Opiniões estavam 'guardadas'

> Historiados ouvidos pelo GLOBO disseram que as declarações de governistas e do presidente Jair Bolsonaro sobre a ditadura precisam ser "denunciadas" e repercutidas, mas que é preciso cuidado para que isso não tire a atenção das políticas públicas.

> — Eles estão com o poder do Estado e vão empregar esse poder para fazer tudo no sentido de divulgar seus pontos de vista. Vai ser uma grande batalha a respeito do assunto. Bolsonaro, seus filhos e correligionários têm um procedimento padrão, que também não é novidade no âmbito mundial, que é de formular acusações. Não se pode ficar a reboque dessas frases que causam choque. Essas declarações são absurdas e precisam ser denunciadas, mas é preciso que o centro do debate seja não as declarações, mas as medidas efetivas do governo. A questão fica obscurecida porque a atenção está nessas declarações absurdas. Faz uma nuvem de fumaça e não se vê as políticas que merecem ser discutidas — avaliou o historiador Daniel Aarão Reis, professor da UFF.

> Autor do livro "Ditadura militar, esquerdas e sociedade", Aarão Reis explica que declarações de governistas e de Bolsonaro são uma tendência da sociedade que foi, durante anos, subestimada. O historiador diz que antes admiradores da extrema-direita guardavam mais as opiniões, mas agora encontraram eco para se manifestarem.

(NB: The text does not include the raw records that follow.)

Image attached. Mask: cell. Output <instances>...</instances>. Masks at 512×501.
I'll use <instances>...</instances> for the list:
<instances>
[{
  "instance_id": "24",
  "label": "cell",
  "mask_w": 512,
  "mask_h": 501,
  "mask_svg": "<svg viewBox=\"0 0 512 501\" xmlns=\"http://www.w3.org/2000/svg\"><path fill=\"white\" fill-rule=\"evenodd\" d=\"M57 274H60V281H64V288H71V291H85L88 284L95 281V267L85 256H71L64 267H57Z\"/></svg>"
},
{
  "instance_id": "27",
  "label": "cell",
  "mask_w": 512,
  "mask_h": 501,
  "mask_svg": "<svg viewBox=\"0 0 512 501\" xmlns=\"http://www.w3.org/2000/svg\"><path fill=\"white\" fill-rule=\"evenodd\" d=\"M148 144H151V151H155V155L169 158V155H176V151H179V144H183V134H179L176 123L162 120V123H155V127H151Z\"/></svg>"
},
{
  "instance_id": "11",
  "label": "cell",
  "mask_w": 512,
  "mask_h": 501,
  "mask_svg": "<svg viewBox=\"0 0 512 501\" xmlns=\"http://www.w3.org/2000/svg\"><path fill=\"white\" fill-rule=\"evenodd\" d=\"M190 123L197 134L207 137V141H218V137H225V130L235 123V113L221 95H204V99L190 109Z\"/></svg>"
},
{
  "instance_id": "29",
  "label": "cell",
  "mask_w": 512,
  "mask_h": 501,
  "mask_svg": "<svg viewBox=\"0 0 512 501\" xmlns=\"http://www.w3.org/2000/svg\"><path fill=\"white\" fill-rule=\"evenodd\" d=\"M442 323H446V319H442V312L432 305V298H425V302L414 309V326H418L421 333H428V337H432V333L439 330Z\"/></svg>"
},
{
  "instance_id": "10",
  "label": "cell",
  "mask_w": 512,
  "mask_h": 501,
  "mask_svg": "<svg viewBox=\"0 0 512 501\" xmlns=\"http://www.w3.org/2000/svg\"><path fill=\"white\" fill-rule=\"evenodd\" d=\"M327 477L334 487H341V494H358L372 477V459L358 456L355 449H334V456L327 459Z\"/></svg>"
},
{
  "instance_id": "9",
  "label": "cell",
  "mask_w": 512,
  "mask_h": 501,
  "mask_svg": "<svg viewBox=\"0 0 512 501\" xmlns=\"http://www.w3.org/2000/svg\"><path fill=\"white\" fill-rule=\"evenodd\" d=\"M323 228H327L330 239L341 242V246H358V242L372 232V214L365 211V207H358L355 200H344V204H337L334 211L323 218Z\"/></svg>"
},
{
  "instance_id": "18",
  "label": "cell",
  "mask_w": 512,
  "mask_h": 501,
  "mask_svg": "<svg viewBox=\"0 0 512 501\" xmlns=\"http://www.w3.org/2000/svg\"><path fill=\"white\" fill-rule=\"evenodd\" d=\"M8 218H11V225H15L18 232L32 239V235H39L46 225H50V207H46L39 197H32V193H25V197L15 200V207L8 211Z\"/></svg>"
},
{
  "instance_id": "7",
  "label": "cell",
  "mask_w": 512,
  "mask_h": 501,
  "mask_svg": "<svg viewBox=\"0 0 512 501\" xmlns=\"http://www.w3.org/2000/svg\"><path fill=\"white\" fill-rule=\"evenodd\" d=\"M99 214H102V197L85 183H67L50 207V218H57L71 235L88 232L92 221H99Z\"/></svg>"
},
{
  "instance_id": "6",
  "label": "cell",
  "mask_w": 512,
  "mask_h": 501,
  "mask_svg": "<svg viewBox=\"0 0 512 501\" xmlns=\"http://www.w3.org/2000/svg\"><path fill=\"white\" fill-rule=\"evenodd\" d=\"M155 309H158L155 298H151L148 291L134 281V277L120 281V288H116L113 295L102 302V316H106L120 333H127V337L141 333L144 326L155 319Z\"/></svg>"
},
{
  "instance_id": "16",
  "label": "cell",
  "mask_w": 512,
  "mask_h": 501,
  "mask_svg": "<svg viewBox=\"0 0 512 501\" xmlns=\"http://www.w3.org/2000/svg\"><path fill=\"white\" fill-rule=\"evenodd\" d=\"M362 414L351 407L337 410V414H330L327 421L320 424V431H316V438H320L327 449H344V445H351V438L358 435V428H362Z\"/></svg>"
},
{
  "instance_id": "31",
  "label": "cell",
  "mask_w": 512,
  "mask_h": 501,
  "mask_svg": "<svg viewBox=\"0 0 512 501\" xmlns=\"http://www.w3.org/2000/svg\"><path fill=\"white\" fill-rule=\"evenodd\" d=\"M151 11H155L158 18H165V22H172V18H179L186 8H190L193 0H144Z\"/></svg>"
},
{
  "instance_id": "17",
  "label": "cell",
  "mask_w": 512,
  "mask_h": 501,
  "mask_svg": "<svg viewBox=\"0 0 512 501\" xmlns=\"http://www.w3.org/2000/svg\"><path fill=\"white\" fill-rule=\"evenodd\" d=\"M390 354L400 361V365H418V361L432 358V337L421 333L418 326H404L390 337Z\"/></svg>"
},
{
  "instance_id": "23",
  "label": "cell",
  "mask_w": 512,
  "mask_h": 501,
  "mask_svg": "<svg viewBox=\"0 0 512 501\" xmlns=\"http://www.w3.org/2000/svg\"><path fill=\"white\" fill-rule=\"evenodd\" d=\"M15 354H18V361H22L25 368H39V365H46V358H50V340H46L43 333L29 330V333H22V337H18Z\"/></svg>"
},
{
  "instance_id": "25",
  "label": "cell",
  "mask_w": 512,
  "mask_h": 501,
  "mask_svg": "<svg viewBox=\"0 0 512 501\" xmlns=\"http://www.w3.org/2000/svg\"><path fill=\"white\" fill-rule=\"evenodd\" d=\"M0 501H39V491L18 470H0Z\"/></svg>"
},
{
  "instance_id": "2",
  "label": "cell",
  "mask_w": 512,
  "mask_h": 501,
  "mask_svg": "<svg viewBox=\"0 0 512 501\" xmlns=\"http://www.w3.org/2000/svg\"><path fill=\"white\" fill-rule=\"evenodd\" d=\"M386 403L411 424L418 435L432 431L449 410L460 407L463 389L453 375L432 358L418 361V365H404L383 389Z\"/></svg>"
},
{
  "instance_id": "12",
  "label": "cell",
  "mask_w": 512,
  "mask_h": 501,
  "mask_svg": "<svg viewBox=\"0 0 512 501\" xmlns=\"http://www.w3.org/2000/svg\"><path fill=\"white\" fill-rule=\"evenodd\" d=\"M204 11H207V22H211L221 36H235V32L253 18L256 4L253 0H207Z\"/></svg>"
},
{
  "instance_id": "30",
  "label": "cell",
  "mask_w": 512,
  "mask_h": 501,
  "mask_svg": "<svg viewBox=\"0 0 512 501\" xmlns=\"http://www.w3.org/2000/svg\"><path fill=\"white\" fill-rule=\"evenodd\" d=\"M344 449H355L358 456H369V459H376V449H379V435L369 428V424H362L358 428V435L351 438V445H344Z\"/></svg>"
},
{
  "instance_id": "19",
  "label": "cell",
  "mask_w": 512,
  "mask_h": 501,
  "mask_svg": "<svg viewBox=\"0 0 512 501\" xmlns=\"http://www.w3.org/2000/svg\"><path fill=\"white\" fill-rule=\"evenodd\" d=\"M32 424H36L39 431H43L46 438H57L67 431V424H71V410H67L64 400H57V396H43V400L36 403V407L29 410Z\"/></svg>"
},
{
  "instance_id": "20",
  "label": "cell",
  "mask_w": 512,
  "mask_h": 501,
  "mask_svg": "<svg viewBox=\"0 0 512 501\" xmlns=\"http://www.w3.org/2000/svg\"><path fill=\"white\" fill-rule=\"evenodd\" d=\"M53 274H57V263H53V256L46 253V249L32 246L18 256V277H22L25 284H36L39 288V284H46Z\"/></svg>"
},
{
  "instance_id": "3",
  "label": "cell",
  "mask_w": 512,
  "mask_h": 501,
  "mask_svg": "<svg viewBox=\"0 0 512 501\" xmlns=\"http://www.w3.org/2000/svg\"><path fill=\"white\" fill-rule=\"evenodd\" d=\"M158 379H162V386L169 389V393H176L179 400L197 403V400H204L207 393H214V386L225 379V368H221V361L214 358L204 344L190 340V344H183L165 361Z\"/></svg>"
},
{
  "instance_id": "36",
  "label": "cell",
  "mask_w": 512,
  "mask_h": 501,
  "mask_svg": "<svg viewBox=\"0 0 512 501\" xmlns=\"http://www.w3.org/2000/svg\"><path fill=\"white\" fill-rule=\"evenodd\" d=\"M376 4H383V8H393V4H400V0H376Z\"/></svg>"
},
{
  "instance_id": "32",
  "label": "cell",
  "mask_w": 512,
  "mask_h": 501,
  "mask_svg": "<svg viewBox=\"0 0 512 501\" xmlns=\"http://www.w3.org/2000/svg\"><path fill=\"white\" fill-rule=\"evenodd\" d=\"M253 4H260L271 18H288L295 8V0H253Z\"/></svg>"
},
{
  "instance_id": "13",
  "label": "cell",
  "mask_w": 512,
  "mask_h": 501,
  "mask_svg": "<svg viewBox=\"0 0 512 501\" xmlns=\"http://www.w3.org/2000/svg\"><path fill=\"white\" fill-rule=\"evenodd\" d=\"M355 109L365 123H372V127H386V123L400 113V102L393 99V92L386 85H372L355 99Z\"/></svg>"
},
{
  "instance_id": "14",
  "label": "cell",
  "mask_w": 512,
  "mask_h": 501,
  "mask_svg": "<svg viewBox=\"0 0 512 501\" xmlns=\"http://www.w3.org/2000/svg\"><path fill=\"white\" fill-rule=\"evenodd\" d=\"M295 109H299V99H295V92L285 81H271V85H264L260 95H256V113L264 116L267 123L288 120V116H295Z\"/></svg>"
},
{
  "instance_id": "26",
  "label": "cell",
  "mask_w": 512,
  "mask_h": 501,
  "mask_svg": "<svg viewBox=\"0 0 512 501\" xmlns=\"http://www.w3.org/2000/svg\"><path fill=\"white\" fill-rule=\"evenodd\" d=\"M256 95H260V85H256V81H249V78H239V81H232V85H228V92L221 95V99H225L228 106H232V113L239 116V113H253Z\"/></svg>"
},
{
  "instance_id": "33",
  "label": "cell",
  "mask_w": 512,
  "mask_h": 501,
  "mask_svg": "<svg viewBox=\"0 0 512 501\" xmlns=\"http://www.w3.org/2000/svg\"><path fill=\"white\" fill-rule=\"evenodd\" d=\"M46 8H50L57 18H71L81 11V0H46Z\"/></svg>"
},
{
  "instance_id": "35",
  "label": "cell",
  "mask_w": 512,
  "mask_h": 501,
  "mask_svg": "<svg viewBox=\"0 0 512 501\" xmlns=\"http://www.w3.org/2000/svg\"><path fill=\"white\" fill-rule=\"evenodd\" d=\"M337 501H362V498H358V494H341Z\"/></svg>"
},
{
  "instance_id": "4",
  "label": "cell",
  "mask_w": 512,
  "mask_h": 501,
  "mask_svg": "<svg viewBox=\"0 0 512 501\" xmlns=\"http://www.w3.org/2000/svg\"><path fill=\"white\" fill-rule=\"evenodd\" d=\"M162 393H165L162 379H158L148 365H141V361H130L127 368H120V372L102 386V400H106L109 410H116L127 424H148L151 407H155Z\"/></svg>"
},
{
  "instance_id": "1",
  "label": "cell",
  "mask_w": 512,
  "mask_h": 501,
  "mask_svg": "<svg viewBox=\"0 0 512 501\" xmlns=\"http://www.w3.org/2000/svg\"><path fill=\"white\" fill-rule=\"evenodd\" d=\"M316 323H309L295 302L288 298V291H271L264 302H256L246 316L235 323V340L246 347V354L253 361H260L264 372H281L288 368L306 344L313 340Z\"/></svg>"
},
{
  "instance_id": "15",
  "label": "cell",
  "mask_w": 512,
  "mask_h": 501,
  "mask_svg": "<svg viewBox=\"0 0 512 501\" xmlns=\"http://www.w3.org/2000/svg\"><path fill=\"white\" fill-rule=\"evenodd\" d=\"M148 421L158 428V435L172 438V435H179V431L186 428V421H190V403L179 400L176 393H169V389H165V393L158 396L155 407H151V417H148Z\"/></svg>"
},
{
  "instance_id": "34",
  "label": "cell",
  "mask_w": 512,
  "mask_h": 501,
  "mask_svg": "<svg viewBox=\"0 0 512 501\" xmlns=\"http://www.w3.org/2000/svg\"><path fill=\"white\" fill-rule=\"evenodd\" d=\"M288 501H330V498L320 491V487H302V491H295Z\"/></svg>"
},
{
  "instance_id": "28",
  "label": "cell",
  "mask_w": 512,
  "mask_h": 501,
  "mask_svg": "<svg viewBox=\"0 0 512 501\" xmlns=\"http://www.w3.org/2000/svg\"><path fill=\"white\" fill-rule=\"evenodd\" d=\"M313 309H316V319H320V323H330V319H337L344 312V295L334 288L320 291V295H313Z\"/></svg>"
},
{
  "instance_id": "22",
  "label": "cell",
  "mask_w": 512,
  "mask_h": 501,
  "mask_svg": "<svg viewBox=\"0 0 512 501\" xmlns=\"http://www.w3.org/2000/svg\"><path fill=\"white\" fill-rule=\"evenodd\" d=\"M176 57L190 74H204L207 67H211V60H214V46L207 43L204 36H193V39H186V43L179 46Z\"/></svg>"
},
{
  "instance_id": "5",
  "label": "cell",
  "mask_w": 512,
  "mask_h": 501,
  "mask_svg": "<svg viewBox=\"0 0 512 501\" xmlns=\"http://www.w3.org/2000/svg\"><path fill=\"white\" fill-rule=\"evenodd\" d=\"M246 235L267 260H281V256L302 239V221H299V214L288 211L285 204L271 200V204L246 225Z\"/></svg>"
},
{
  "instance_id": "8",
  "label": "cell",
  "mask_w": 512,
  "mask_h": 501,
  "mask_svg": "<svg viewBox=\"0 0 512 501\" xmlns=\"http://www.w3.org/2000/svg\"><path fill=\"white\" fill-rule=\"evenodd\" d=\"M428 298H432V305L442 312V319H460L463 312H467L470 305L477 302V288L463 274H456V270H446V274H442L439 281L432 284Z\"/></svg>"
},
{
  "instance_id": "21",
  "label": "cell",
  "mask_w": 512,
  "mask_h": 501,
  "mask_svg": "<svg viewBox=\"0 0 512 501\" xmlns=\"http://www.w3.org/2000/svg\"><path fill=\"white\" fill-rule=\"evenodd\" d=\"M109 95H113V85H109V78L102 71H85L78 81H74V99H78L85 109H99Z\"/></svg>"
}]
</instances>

> Professora da PUC, a historiadora Maria Celina D'Araújo afirmou que o comportamento de minimizar a ditadura é típico de militares:

> — Vejo como cultura militar. Este governo tem uma cultura militar, e os militares nunca admitiram que foram ditadores, que houve tortura, desrespeito a direitos humanos. Qualquer oportunidade que seja dada, eles vão minimizar, vão dizer que não foi bem assim, que foi exagero.